Kristine asks, “Why are you doing this?”

“I told you. Because I can.”

“Why me?”

“You were there.”

Kristine is still alive. Jack is going through her clothing. He finds a scrap of paper in her front pants pocket. He unfolds it, reads. He asks, “Who are these people?”

She doesn't know who he's talking about.

He shows her the paper, asks, “Did you know Nika?”

“We were friends.”

“Who are they to Nika?”

It starts to occur to her why she hasn't seen her friend. She asks, “Did you kill her?”

“I cut out her uterus.”

Kristine catches a sob, asks, “Why?”

“Because she wasn't a doer.”

He asks again, “Who are these people?”

“I don't know.”

He hits her. “What did you tell them?”

“Nothing.”

He hits her again. “You told them everything.”

“There was nothing to tell. How could I?”

“What do they know?”

“I don't know. I don't know.”

“I don't believe you.”

Kristine is dead. Her body is in the river. Jack derived no pleasure from any of this. He didn't even bother to ask her what she saw as she died. He wishes he would never have found that piece of paper. He can't get those people out of his head. It cannot be a coincidence that they had contact with two of these women. How many more do they know about? They must know something. But what?

twenty six

the voice of god

I'm up late writing, and when I come to bed, Allison is longsince asleep. I remove my clothes and put them on the floor in one corner, then briefly flash the overhead lights so I can find my nightshirt. In the dark I put it on. I slip into bed. Allison doesn't stir. I whisper her name to see if she's awake enough to chat or make love, and she doesn't respond. We both have standing invitations that if the other wants to make love they can wake us up, but we almost never pursue that. There's always plenty of time when we're both awake.

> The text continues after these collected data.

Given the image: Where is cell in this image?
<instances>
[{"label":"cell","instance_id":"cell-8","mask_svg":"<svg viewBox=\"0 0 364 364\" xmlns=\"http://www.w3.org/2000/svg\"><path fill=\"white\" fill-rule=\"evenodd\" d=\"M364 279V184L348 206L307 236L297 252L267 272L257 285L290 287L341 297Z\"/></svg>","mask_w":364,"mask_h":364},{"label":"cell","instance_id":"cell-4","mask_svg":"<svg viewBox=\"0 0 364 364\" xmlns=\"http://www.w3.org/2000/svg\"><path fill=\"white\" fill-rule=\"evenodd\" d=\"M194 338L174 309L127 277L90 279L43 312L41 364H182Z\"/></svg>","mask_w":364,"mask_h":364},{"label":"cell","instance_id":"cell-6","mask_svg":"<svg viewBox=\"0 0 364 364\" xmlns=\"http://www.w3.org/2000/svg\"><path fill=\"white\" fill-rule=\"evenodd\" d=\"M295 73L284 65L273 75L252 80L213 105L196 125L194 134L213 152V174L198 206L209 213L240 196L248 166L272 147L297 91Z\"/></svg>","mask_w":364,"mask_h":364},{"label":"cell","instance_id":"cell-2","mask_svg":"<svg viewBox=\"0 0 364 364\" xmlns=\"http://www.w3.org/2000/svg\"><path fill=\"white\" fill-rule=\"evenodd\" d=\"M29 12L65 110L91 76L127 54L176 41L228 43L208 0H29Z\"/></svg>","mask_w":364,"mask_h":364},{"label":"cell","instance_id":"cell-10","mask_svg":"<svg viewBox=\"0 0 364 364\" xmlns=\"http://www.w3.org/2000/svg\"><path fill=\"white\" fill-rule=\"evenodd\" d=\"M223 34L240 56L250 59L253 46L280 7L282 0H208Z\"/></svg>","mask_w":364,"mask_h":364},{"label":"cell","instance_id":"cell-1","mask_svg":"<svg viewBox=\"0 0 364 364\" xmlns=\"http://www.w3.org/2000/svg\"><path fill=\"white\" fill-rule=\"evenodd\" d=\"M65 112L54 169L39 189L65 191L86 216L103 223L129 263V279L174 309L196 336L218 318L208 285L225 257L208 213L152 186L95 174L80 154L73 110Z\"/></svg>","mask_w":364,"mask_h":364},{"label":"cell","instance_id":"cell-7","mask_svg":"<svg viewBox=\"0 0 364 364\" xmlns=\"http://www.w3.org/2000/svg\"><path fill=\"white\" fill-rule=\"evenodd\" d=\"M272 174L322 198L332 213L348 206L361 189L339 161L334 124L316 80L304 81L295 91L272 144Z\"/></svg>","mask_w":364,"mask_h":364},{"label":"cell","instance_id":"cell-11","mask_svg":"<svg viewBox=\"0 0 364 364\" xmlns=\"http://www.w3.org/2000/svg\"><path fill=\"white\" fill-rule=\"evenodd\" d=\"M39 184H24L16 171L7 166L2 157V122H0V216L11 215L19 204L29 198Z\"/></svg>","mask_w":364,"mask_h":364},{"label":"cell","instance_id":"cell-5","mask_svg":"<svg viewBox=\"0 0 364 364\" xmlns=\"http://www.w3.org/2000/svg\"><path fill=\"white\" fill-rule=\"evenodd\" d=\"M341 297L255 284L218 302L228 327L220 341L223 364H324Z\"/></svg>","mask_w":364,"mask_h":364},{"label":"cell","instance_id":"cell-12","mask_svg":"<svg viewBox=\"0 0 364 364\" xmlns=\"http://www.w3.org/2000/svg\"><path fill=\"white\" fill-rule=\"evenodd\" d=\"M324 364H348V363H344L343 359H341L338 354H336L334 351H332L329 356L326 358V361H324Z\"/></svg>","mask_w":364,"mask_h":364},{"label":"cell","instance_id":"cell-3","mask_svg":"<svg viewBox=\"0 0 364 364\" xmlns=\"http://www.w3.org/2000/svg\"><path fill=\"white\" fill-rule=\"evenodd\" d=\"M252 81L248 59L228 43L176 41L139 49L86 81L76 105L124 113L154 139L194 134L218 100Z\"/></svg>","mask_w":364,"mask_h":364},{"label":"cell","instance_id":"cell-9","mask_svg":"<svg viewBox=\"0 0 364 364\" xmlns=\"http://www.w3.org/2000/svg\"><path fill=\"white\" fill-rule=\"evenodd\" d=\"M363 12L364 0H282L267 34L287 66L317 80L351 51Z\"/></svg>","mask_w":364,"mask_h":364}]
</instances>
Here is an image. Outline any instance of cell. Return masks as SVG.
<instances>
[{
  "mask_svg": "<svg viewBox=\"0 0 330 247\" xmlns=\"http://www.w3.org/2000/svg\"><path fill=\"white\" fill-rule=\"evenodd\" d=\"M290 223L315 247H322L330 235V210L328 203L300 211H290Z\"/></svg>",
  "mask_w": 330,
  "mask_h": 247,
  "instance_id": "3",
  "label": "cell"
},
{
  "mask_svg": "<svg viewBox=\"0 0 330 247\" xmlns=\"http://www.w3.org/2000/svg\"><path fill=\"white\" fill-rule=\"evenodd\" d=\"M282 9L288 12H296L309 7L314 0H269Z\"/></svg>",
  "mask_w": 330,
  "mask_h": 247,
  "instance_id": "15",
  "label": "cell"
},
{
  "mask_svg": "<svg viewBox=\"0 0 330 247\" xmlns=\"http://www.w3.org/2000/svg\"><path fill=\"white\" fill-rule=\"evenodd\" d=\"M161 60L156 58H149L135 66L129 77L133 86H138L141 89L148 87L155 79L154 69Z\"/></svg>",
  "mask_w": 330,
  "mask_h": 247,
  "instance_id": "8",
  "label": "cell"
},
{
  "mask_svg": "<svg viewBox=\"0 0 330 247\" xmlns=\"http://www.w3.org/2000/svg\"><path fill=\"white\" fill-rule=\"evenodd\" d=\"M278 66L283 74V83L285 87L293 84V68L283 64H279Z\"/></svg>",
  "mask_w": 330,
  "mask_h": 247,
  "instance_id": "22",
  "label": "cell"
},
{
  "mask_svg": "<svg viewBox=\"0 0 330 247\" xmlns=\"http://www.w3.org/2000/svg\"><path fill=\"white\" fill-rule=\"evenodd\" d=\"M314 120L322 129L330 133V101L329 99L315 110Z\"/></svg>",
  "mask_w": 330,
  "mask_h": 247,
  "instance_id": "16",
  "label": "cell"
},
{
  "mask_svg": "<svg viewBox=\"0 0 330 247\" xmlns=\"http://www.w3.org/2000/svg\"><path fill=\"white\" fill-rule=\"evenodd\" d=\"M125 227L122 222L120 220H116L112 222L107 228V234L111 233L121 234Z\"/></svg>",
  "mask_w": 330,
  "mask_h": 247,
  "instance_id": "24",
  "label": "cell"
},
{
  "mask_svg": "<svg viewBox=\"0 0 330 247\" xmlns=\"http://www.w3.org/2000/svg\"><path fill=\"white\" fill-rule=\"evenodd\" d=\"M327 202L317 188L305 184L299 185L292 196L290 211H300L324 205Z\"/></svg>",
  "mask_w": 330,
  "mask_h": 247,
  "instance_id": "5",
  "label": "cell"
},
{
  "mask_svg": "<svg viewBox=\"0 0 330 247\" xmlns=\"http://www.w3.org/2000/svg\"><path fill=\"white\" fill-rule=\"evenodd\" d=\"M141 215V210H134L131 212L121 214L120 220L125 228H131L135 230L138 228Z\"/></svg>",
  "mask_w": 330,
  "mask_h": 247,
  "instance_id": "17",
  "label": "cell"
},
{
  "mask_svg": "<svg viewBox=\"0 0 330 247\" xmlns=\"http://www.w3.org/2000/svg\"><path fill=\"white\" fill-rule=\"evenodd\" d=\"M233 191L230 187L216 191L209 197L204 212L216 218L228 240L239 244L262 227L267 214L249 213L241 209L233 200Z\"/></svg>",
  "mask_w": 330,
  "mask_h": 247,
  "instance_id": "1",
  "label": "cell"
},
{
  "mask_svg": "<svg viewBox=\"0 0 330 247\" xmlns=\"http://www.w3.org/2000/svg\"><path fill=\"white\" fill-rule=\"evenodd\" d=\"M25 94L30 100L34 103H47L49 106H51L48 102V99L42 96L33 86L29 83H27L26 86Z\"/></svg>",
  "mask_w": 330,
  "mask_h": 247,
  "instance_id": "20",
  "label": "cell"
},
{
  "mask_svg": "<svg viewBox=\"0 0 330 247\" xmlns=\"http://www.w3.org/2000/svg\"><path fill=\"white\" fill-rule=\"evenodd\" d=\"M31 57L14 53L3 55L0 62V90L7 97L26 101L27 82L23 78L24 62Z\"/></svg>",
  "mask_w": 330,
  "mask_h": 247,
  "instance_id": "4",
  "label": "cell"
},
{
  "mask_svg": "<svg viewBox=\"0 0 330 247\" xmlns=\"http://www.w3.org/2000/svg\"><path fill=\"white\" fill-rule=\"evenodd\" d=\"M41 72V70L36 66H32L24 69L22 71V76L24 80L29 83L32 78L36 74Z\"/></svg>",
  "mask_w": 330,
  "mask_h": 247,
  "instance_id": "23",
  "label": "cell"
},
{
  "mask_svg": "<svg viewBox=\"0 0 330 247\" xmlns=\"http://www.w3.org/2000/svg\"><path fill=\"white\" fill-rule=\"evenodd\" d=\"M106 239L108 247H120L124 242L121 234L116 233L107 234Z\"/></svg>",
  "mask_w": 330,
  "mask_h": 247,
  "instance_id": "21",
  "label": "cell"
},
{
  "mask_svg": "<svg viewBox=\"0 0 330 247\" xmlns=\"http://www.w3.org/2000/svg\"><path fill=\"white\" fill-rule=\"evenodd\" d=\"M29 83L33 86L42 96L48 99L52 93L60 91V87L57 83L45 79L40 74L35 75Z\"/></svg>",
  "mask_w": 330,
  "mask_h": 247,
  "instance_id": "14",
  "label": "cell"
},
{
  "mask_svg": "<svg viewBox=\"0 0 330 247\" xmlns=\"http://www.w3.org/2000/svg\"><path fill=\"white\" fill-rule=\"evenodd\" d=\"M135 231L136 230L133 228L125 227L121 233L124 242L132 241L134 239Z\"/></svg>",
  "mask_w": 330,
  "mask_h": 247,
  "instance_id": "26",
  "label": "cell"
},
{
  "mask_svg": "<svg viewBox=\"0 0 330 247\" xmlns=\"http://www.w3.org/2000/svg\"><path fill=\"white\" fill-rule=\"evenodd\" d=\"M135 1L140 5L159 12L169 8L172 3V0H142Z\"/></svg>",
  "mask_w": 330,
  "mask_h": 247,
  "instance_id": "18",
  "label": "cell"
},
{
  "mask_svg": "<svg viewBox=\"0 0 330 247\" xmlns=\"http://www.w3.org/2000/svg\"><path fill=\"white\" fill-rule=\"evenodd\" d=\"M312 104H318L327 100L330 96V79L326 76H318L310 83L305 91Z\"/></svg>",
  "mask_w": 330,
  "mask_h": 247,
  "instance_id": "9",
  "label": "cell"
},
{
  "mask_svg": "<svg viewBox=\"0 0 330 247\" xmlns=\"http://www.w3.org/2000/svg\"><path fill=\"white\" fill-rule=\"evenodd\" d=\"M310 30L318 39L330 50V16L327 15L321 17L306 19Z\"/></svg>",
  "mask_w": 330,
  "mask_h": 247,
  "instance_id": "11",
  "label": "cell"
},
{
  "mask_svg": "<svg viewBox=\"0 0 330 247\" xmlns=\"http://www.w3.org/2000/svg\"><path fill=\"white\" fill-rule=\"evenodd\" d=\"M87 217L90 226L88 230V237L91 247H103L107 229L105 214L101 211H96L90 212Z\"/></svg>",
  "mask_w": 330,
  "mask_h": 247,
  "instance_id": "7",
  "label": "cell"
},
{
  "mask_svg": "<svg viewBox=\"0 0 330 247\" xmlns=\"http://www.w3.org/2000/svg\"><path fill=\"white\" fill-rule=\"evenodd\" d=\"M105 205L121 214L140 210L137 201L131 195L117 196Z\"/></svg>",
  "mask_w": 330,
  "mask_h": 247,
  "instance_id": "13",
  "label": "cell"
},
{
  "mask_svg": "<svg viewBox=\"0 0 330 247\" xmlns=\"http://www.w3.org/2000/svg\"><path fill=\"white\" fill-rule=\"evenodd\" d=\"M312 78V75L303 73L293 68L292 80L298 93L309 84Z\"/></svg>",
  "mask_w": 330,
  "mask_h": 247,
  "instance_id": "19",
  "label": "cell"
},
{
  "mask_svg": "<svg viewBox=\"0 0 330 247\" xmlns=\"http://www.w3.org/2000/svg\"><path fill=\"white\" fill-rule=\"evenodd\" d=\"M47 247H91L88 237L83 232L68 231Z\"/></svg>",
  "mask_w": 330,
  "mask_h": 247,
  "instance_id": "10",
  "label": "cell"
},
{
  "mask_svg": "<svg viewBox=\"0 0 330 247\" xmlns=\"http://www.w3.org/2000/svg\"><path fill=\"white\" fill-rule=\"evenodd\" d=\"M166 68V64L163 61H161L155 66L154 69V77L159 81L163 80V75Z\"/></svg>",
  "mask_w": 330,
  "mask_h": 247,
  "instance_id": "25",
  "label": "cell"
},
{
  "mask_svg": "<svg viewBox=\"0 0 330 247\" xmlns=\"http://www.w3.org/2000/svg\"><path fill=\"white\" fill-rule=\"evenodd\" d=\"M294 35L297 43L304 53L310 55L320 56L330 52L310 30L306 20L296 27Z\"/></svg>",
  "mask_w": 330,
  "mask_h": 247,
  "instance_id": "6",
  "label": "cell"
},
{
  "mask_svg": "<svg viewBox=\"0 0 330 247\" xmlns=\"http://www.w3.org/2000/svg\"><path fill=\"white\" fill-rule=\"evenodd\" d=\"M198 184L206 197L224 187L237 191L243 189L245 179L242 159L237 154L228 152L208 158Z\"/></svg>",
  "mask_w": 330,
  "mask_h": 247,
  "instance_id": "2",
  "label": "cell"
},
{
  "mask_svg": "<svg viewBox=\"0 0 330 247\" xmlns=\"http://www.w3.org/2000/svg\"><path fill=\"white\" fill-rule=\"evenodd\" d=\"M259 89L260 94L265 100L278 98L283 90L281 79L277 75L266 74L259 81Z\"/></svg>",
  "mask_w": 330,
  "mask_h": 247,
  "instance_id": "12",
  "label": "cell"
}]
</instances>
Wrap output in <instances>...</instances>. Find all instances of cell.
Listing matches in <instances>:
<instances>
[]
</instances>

I'm tired, but as so often happens the moment I lie down the muse begins to speak to me. She gives me words and sentences and images. This night she begins by telling me to listen to Nika. I don't know what that means, in part because I don't remember Nika saying anything. I keep picturing her reaching out. I keep feeling our fingers touch.

And then the images shift as I start to drift. I see the demons and I hear the stamping of their feet. I hear the director say in a hissing voice, “Choose.”

I am asleep now, and I am dreaming. I am dreaming of the attempts to assassinate Hitler, and I am dreaming of the miracles that kept Hitler alive. In this dream I am wondering how we can possibly defeat the force that made—and makes—these miracles. I am wondering what miracles can possibly overmatch these.